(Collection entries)
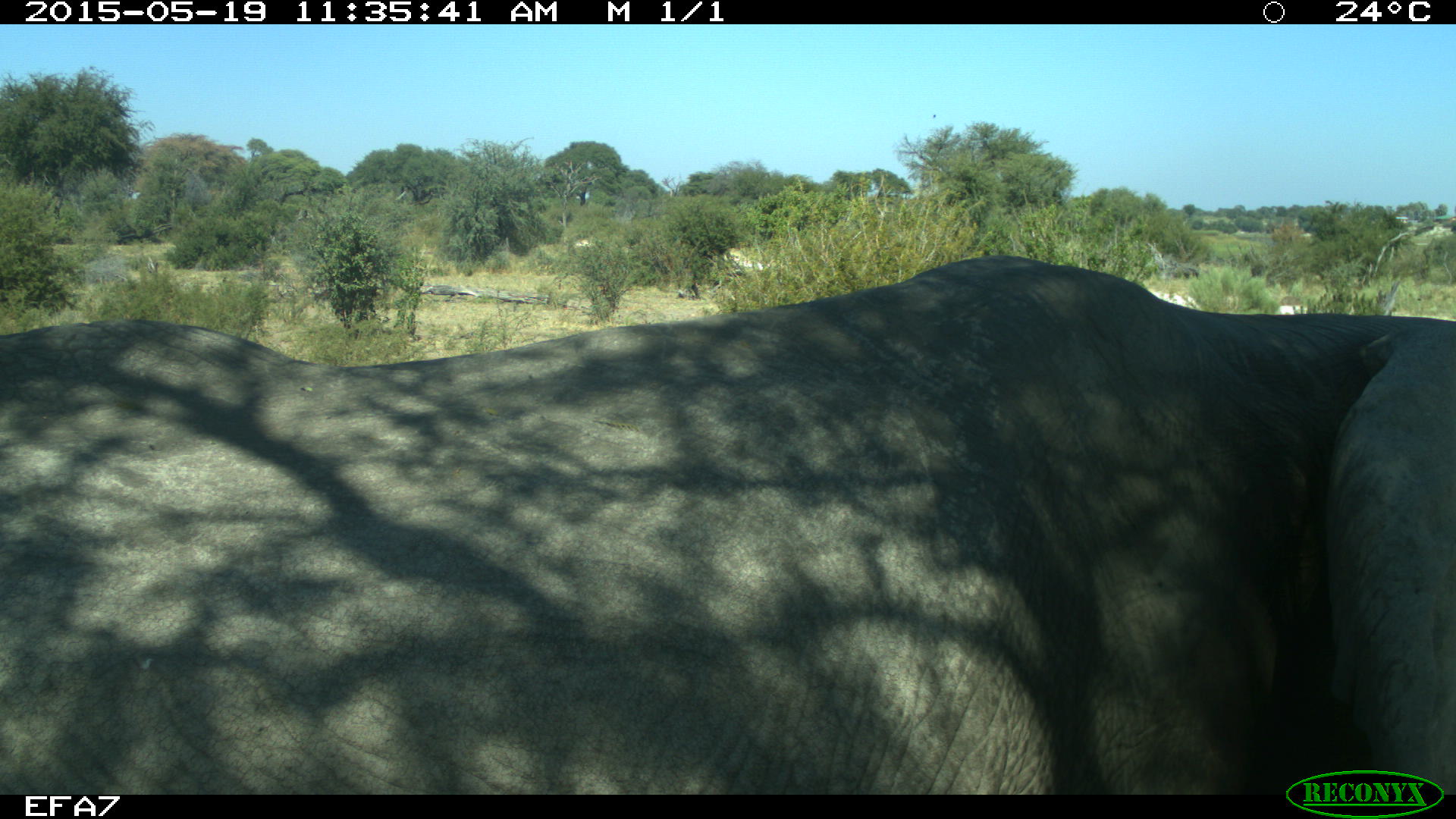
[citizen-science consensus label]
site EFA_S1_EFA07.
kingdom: Animalia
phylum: Chordata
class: Mammalia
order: Proboscidea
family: Elephantidae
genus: Loxodonta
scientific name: Loxodonta africana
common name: african bush elephant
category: elephant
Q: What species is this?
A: Elephant (african bush elephant) (Loxodonta africana).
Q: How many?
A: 1.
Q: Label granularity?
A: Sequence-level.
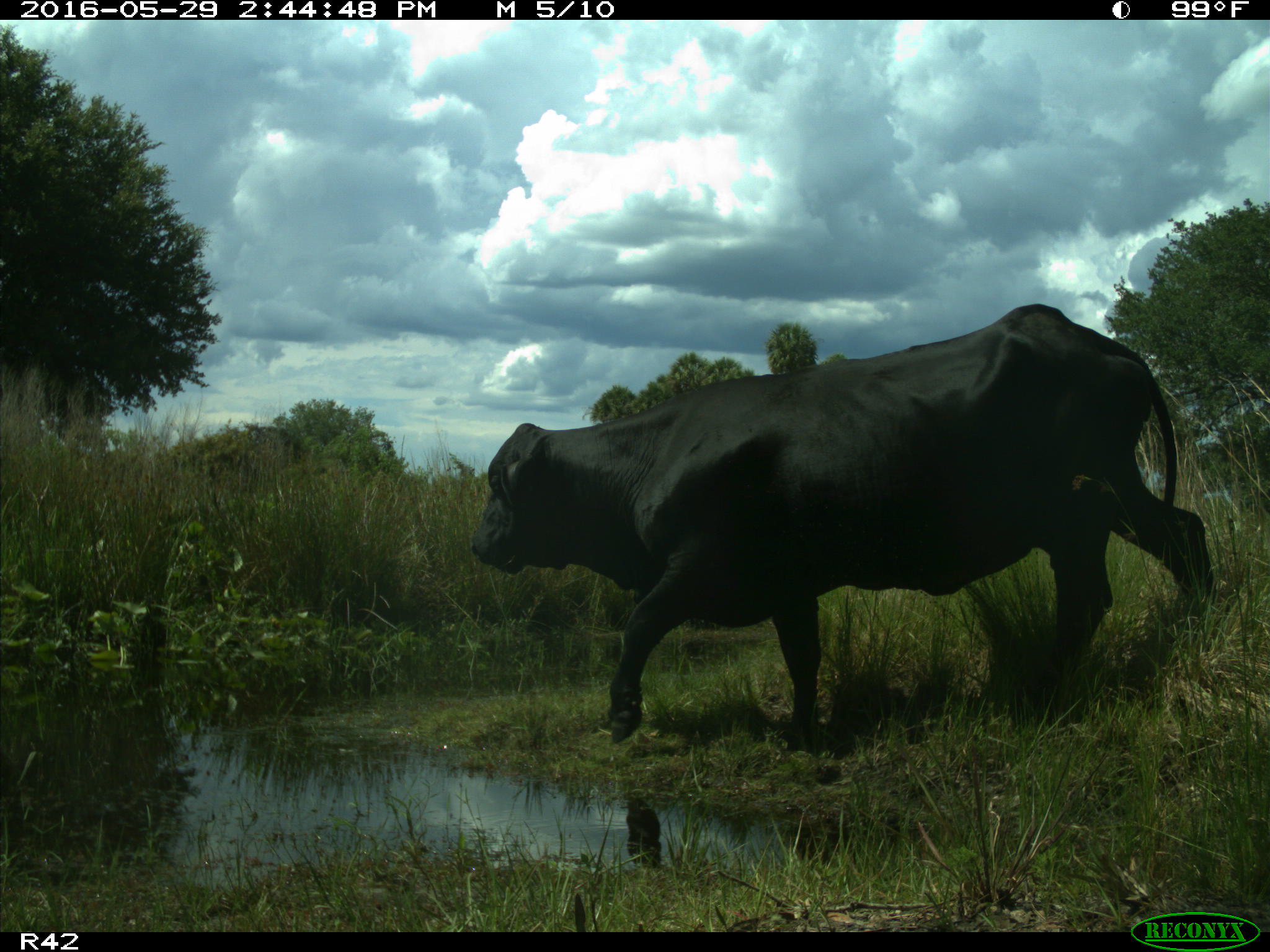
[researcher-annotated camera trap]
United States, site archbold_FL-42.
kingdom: Animalia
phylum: Chordata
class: Mammalia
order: Artiodactyla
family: Bovidae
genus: Bos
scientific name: Bos taurus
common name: domestic cow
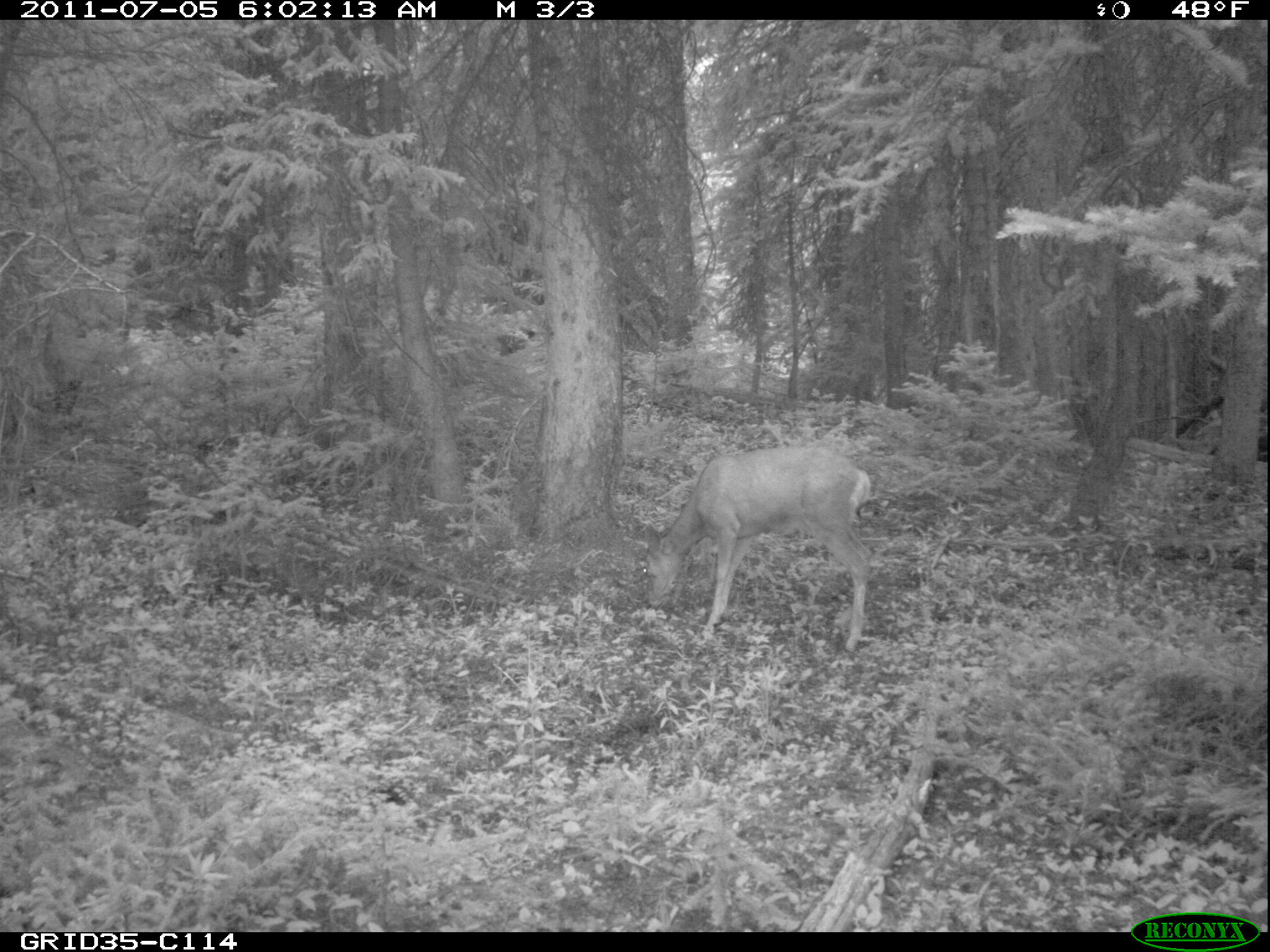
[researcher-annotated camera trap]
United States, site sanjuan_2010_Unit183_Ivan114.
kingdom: Animalia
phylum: Chordata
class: Mammalia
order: Artiodactyla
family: Cervidae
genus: Odocoileus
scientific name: Odocoileus hemionus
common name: mule deer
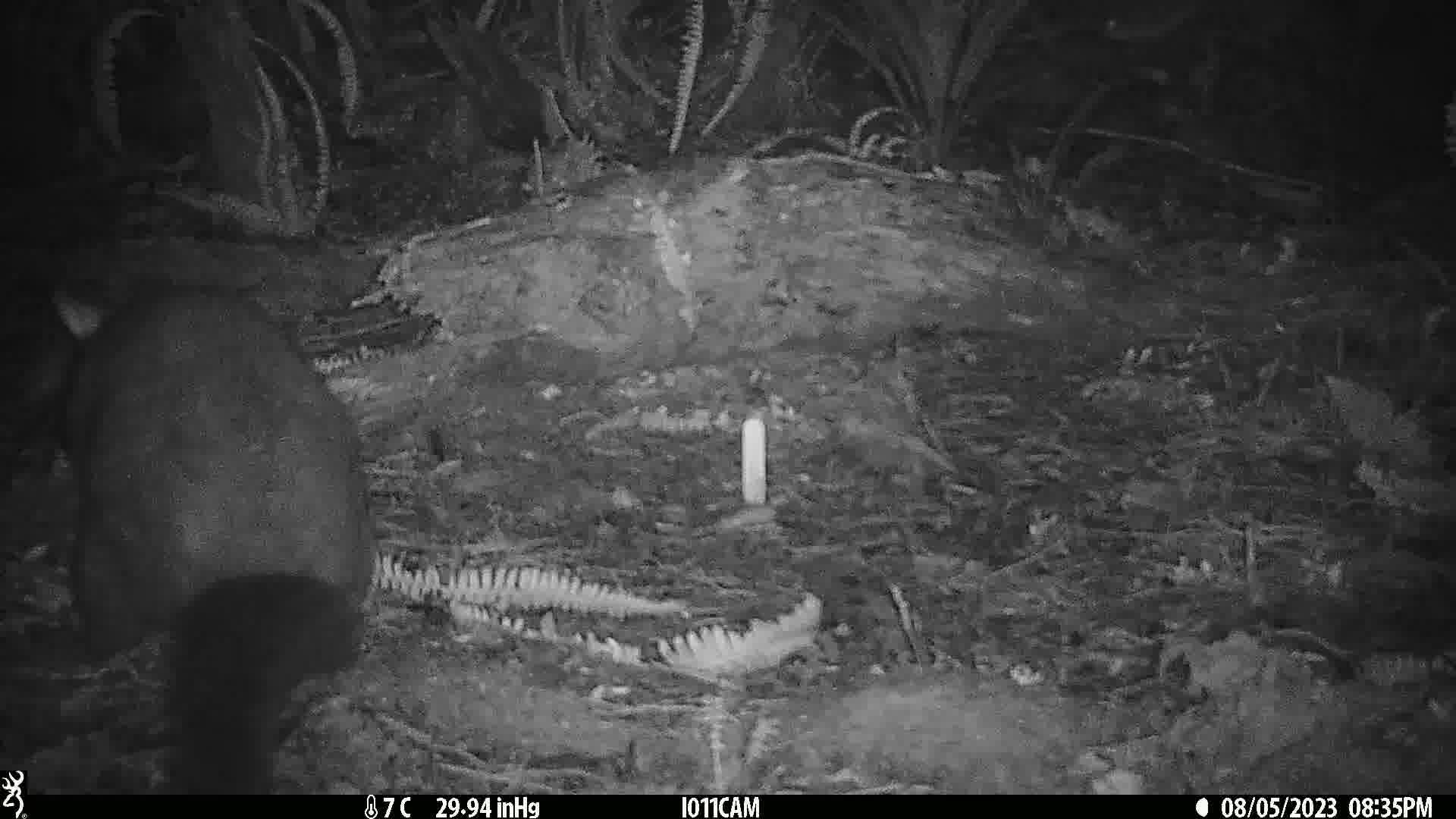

** AIM OF THE TASK **
List all lines above in which the string "scientific" appears.

** ANSWER TO THIS TASK **
scientific name: Loxodonta africana
scientific name: Bos taurus
scientific name: Odocoileus hemionus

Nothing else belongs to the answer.